## What to do:
Copy out all of the data below verbatim, keeping every line in its original order.

§

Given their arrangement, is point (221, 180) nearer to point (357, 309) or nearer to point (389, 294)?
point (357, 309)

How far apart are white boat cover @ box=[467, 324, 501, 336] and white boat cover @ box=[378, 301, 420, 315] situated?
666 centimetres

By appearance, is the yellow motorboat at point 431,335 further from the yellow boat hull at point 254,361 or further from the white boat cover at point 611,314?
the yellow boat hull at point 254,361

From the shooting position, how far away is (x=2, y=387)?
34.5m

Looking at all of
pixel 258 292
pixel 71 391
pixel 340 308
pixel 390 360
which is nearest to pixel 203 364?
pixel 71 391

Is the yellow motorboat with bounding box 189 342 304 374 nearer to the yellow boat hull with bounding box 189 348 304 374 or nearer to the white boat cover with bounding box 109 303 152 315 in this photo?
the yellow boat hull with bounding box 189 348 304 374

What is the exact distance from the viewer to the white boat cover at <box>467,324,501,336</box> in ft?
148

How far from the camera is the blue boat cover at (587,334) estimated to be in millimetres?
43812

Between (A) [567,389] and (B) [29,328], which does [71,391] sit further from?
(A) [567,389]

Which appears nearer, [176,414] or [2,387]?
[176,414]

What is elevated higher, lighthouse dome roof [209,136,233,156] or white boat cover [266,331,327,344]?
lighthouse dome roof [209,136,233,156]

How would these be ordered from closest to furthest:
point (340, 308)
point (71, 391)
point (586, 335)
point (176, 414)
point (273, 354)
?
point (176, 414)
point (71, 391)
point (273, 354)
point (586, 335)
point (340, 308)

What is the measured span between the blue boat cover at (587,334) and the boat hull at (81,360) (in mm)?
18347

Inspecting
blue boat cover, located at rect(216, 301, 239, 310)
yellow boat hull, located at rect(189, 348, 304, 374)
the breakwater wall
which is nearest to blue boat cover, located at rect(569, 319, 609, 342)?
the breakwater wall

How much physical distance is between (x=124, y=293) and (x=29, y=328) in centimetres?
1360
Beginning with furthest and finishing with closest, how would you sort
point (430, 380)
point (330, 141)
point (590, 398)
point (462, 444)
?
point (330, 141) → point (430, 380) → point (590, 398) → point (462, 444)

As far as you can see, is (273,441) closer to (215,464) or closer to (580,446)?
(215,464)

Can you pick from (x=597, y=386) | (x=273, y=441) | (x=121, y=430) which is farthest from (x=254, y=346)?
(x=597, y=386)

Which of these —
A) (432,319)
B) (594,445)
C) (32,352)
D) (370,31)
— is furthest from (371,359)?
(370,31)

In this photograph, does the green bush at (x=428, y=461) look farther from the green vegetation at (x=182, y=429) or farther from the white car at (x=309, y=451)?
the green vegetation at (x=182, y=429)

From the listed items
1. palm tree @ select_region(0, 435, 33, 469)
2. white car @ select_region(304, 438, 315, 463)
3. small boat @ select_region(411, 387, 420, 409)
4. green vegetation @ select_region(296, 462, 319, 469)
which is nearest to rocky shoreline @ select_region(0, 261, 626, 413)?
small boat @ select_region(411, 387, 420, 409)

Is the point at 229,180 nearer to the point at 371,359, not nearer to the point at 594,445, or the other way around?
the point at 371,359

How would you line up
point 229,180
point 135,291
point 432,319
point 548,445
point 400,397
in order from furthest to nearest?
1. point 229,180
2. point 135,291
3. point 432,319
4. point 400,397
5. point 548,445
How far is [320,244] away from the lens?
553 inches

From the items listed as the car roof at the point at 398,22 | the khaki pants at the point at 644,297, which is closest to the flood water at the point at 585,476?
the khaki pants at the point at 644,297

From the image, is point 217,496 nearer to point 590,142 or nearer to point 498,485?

§

## Written answer:
Given their arrangement, is point (221, 180) nearer to point (357, 309) or nearer to point (389, 294)?
point (357, 309)

How far apart are white boat cover @ box=[467, 324, 501, 336] and white boat cover @ box=[378, 301, 420, 315] situated?
666 centimetres

By appearance, is the yellow motorboat at point 431,335 further from the yellow boat hull at point 254,361 or further from the white boat cover at point 611,314?
the yellow boat hull at point 254,361

From the shooting position, how far away is (x=2, y=387)?
34.5m

Looking at all of
pixel 258 292
pixel 71 391
pixel 340 308
pixel 390 360
which is nearest to pixel 203 364?
pixel 71 391

Is the yellow motorboat with bounding box 189 342 304 374 nearer to the yellow boat hull with bounding box 189 348 304 374 or nearer to the white boat cover with bounding box 109 303 152 315 in this photo?
the yellow boat hull with bounding box 189 348 304 374

What is the exact distance from the viewer to the white boat cover at <box>467,324,501,336</box> in ft?
148

How far from the camera is the blue boat cover at (587,334) estimated to be in millimetres?
43812

Between (A) [567,389] and (B) [29,328], which does [71,391] sit further from?
(A) [567,389]

Which appears nearer, [176,414] or [2,387]?
[176,414]

What is elevated higher, lighthouse dome roof [209,136,233,156] or white boat cover [266,331,327,344]?
lighthouse dome roof [209,136,233,156]

How would these be ordered from closest to furthest:
point (340, 308)
point (71, 391)
point (586, 335)
point (176, 414)
point (273, 354)
?
point (176, 414)
point (71, 391)
point (273, 354)
point (586, 335)
point (340, 308)

What is the measured span between the blue boat cover at (587,334) and the boat hull at (81,360) (in mm)?
18347

Inspecting
blue boat cover, located at rect(216, 301, 239, 310)
yellow boat hull, located at rect(189, 348, 304, 374)
the breakwater wall
which is nearest to blue boat cover, located at rect(569, 319, 609, 342)?
the breakwater wall

How much physical distance is between (x=124, y=293) and (x=29, y=328) in centimetres?
1360
Beginning with furthest and finishing with closest, how would you sort
point (430, 380)
point (330, 141)
point (590, 398)
point (462, 444)
?
point (330, 141) → point (430, 380) → point (590, 398) → point (462, 444)

As far as you can see, is (273,441) closer to (215,464) or closer to (580,446)?
(215,464)

Can you pick from (x=597, y=386) | (x=273, y=441) | (x=121, y=430) which is farthest from (x=254, y=346)?
(x=597, y=386)

Which of these —
A) (432,319)
B) (594,445)
C) (32,352)
D) (370,31)
— is furthest from (371,359)?
(370,31)

In this photograph, does the green bush at (x=428, y=461) look farther from the green vegetation at (x=182, y=429) or farther from the white car at (x=309, y=451)?
the green vegetation at (x=182, y=429)

From the listed items
1. palm tree @ select_region(0, 435, 33, 469)
2. white car @ select_region(304, 438, 315, 463)
3. small boat @ select_region(411, 387, 420, 409)
4. green vegetation @ select_region(296, 462, 319, 469)
which is nearest to rocky shoreline @ select_region(0, 261, 626, 413)?
small boat @ select_region(411, 387, 420, 409)

Is the point at 229,180 nearer to the point at 371,359, not nearer to the point at 594,445, or the other way around?
the point at 371,359

How would you line up
point 229,180
point 135,291
point 432,319
point 548,445
point 400,397
in order from furthest to nearest?
1. point 229,180
2. point 135,291
3. point 432,319
4. point 400,397
5. point 548,445
How far is [320,244] away from the lens?
553 inches

From the items listed as the car roof at the point at 398,22 | the khaki pants at the point at 644,297, which is closest to the flood water at the point at 585,476?
the khaki pants at the point at 644,297

From the image, is point 217,496 nearer to point 590,142 or nearer to point 498,485?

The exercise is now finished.